● **OBJECTIF 1**
Recopiez à l'identique les enregistrements, depuis la ligne qui contient "In this image, would" jusqu'à la fin des enregistrements.

● **EXTRAIT SOURCE**
--------------------

Monsieur D de A détenait XXX parts en pleine propriété, soit 47,89 % du capital. La société Financière Montpeyroux qu’il contrôle en détenait 8,25 % en nue propriété.

Les deux soeurs de Monsieur D de A, Mesdames B de Y et Madame E de A et son père C de A en sont les autres associés.

Le 8 novembre 2010 un ancien salarié de la SARL Chateau d’Alpheran a introduit une instance devant le Conseil des prud’hommes d’Aix-en-Provence lui demandant le paiement notamment d’indemnités de 30.000 euros pour non respect de la procédure de licenciement, de 80.000 euros pour licenciement sans cause réelle et sérieuse et 42.000 euros de salaires de juin à décembre 2010.

Lors de l’assemblée générale ordinaire du 8 avril 2011 Mesdames B de Y et Madame E de A ont été désignées en qualité de cogérantes de la société.

Monsieur D de A a été révoqué lors de l’assemblée générale du 20 juin 2011 de son mandat de gérant, le rapport de la gérance faisant état de dysfonctionnements constatés dans la gestion de la société et notamment de litiges prud’homaux mettant en jeu la pérennité de la société, de la menace du gérant en place de ne pas assurer la saison 2011 et de s’opposer à la poursuite du projet de la société.

Cette décision a été attaquée judiciairement.

--------------------

● **DONNÉES FOURNIES**
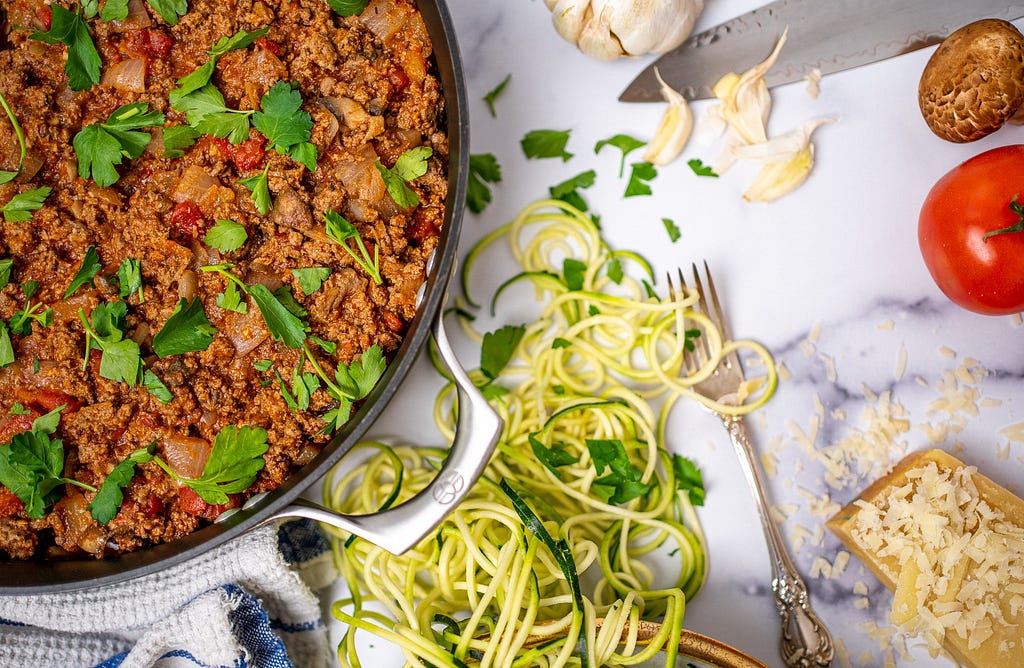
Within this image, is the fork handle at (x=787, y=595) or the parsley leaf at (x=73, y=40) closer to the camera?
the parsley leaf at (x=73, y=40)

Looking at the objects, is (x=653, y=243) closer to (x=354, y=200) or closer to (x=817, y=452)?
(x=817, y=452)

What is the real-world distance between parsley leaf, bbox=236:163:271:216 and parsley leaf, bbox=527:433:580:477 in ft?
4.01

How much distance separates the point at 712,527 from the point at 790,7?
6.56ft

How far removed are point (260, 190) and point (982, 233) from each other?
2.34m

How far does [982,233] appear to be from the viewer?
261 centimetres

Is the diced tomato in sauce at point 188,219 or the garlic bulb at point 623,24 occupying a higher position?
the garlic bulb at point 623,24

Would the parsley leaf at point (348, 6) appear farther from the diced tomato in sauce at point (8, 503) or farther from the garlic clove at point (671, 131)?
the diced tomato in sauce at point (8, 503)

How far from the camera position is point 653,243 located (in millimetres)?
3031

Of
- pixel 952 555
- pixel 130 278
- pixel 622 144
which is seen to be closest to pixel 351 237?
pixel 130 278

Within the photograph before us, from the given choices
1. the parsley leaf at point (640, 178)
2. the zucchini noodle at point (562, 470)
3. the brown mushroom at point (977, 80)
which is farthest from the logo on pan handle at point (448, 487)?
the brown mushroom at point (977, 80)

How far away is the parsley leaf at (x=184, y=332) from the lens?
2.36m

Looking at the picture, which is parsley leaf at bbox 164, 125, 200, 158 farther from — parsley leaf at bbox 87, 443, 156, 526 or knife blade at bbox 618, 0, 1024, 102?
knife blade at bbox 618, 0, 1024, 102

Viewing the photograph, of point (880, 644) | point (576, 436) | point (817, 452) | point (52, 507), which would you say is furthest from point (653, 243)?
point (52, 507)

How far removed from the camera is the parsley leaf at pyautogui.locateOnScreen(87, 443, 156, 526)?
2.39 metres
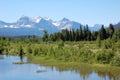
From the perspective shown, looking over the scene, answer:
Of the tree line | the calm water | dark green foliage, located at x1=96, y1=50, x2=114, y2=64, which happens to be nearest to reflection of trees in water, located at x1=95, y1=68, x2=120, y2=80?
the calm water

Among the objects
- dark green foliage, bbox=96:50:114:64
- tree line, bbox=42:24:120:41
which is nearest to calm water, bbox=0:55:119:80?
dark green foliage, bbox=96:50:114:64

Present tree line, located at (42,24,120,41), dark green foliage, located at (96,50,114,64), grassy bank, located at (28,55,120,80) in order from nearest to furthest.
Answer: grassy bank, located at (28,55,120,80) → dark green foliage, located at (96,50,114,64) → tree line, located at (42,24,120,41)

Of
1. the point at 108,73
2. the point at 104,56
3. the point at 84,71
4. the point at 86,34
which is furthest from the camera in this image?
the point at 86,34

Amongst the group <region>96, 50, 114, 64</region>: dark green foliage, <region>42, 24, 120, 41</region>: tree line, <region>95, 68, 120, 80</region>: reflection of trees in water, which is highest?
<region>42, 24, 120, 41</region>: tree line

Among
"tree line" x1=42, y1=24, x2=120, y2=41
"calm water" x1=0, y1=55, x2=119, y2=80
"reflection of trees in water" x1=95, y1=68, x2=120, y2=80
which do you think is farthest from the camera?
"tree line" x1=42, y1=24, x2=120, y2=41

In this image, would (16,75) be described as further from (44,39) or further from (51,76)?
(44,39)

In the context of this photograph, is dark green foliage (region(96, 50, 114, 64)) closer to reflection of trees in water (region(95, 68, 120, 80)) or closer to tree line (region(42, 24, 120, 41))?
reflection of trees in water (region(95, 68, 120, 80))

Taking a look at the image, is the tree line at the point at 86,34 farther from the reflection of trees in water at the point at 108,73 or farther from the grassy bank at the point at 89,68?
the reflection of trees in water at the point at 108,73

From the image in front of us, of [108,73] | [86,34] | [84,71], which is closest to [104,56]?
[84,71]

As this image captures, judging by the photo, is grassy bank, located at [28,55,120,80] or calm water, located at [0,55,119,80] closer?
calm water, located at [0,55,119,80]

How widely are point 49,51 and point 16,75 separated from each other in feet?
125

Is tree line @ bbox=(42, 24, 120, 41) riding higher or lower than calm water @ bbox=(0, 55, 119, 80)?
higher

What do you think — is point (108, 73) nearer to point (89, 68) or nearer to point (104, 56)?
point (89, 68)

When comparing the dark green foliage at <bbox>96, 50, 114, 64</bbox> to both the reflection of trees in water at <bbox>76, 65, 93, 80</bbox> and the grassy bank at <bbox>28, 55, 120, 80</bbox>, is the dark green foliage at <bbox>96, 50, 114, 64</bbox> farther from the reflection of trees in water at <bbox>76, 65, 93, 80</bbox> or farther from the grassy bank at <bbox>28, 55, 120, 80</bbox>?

--------------------

● **OBJECTIF 2**
D'après l'extrait source, à quelle date Mesdames B de Y et E de A ont-elles été désignées cogérantes de la société ?

● **SOLUTION PROPOSÉE 1**
In this image, would (16,75) be described as further from (44,39) or further from (51,76)?
(44,39)

In the context of this photograph, is dark green foliage (region(96, 50, 114, 64)) closer to reflection of trees in water (region(95, 68, 120, 80)) or closer to tree line (region(42, 24, 120, 41))?
reflection of trees in water (region(95, 68, 120, 80))

Taking a look at the image, is the tree line at the point at 86,34 farther from the reflection of trees in water at the point at 108,73 or farther from the grassy bank at the point at 89,68?
the reflection of trees in water at the point at 108,73

From the image in front of us, of [108,73] | [86,34] | [84,71], which is closest to [104,56]?
[84,71]

As this image captures, judging by the photo, is grassy bank, located at [28,55,120,80] or calm water, located at [0,55,119,80] closer?
calm water, located at [0,55,119,80]

How widely are point 49,51 and point 16,75 separated from each other in feet?
125

Is tree line @ bbox=(42, 24, 120, 41) riding higher or lower than calm water @ bbox=(0, 55, 119, 80)?
higher

What do you think — is point (108, 73) nearer to point (89, 68) or nearer to point (104, 56)?
point (89, 68)

When comparing the dark green foliage at <bbox>96, 50, 114, 64</bbox> to both the reflection of trees in water at <bbox>76, 65, 93, 80</bbox> and the grassy bank at <bbox>28, 55, 120, 80</bbox>, is the dark green foliage at <bbox>96, 50, 114, 64</bbox> farther from the reflection of trees in water at <bbox>76, 65, 93, 80</bbox> or farther from the grassy bank at <bbox>28, 55, 120, 80</bbox>?

● **SOLUTION PROPOSÉE 2**
Le 8 avril 2011, lors de l'assemblée générale ordinaire.